Story by Jordan Bickham, video by Barret Huie

With 250 hours put into the house, Jeannette and Roy Ross of Coppell have worked hard on their ninth and final haunted house for the Make-A-Wish Foundation.  With the house as elaborate as it is now, its difficult to believe it began nine years ago with a simple fog machine.

“Well my son with his allowance wanted to buy us a fog machine, and we wondered ‘a fog machine?’  We went to the store, he had his allowance and we looked at how much they cost.  He said ‘Dad, I got to have this $100 one.’  It was a big waste in our minds at the time, but he brought it home and set it up,” Roy said.

To get into the Halloween spirit, he would hide and squirt the children as they came to the door for treats.

“When the kids came up to the door, no one could see what was going on and he would hide in the corner, push the button and it would squirt fog at them,” Roy said.

After seeing the children’s reactions to the surprise, they realized that they really enjoyed the fun of it, and from that moment, they were hooked.

This small idea grew over the years to become a major project that has raised a total of $55,000 for Make-A-Wish and has funded 10 wishes in the past nine years.

“We’ve bought ponies, we’ve bought playhouses, we’ve gone on shopping sprees, we’ve gone to Disneyland, we’ve gone to Alaska and we’ve gone to New York.  Really just a lot of neat things that kids want to do and we do everything we can to make it happen,” Roy said.

While there have been unique, difficult wishes to grant in years past, this year is definitely different than any other year they have raised money for.

“The girl we have adopted, her dream is to go to Australia to see the kangaroos and koala bears in their natural habitat.  And, that’s kind of a wish of my own,” Roy said. “I would love to go to Australia.  But, we hope that we can get her there and we’re going to work real hard to get the donations we need to make it all happen.”

In years past, they have always leaned towards helping younger girls to make their dreams come true and to for themselves to find closure from an experience of their own.

“We lost a little girl when she was 4 months old.  Our son is very important to us, when he decided he wanted to do the fog machine and we had another friend who had a very ill child,” Jeannette said.

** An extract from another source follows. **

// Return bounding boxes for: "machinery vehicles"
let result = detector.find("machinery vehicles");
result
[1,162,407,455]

After seeing their friend’s child suffer, they decided to donate the money from their first haunted house, about $1200 to her.  This sparked the decision to donate the money from future haunted houses to the Make-A-Wish Foundation in order to help other children and give them hope.

“It just feels like we can give them something back to enjoy because some of the kids survive, some of them don’t, and they go through a lot,” Jeannette said.  “We know what we went through, but it was a long time ago.  We’ve turned it around to help others, so they can feel a sense of support, enjoyment.”

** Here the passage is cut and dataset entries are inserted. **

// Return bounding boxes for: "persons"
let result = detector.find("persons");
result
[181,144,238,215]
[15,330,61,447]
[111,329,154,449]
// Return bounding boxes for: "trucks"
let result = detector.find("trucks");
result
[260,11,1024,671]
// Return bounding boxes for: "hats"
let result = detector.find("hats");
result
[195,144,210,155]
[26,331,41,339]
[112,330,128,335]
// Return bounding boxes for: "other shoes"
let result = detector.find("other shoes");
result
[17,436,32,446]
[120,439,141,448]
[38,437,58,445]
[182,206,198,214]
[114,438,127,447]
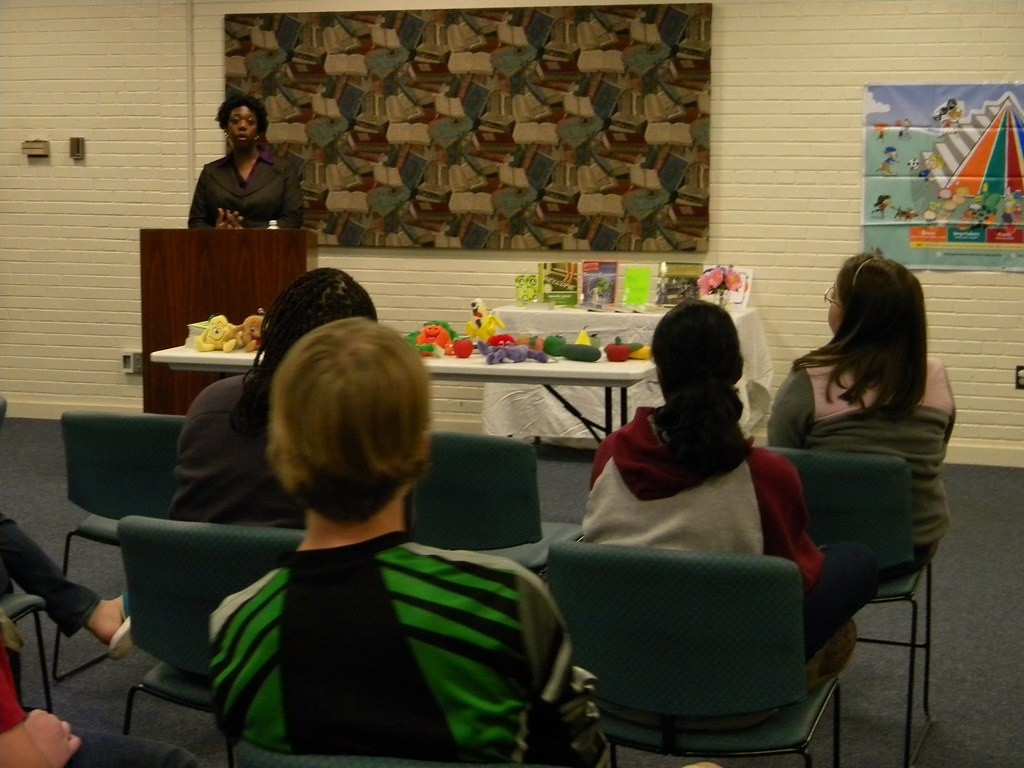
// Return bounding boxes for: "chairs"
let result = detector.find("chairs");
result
[50,410,188,683]
[412,432,586,580]
[0,593,53,714]
[547,539,859,768]
[232,739,559,768]
[117,515,307,768]
[756,442,932,768]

With their own experience close to their hearts, the Rosses know what it feels like to be a parent wanting their child’s wish to come true. That is why they turned to Make-A-Wish, to find closure and help many children find joy.

“We feel an inner peace, so it’s been a great cause.  We’ve made some amazing friends through this, and we feel really blessed,” Jeannette said. “Our son was the one who really got us going with this with the fog machine.  Then we changed it and got involved with Children’s, and that was closure for us,”

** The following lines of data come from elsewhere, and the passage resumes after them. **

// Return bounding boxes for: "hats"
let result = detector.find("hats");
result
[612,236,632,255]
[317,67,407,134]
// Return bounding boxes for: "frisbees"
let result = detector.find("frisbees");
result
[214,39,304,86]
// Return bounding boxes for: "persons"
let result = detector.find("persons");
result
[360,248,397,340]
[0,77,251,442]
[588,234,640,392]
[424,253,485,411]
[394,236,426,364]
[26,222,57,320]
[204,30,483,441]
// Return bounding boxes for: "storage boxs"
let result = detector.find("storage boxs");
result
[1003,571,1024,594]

This haunted house tradition has not only affected 10 girls, but it has affected hundreds of people in Coppell who have donated to the cause every year.

“Tonight, a lot of the kids will have brought money they had saved up all year to put in that donation,” Jeannette said. “They’ll come five times and make sure to put $5 in there or a dollar.  So they really are involved.  They know what it means to give back.”

Even teenagers around the city, such as sophmore Claire Brown, have enjoyed experiencing the haunted house.

“I think it’s a great event and I had an awesome time in the house this year.  Its sad that this is their last haunted house, but they’ve worked so hard and done an amazing job,” Brown said.

Brown has also noticed that the haunted house attracts a wide variety of visitors that enjoy the haunted house, but still have a great time helping out.

“The haunted house has influenced people all around Coppell by getting everyone involved in helping out others in a fun, unique, easy way,” Brown said.

Although their final haunted house has come to a close and a nine-year tradition is ending, the Rosses still plan to do everything they can to support Make-A-Wish, with or without a haunted house.

“I think we’ll always be involved in Make a Wish in some capacity, there’s no doubt,” Roy said.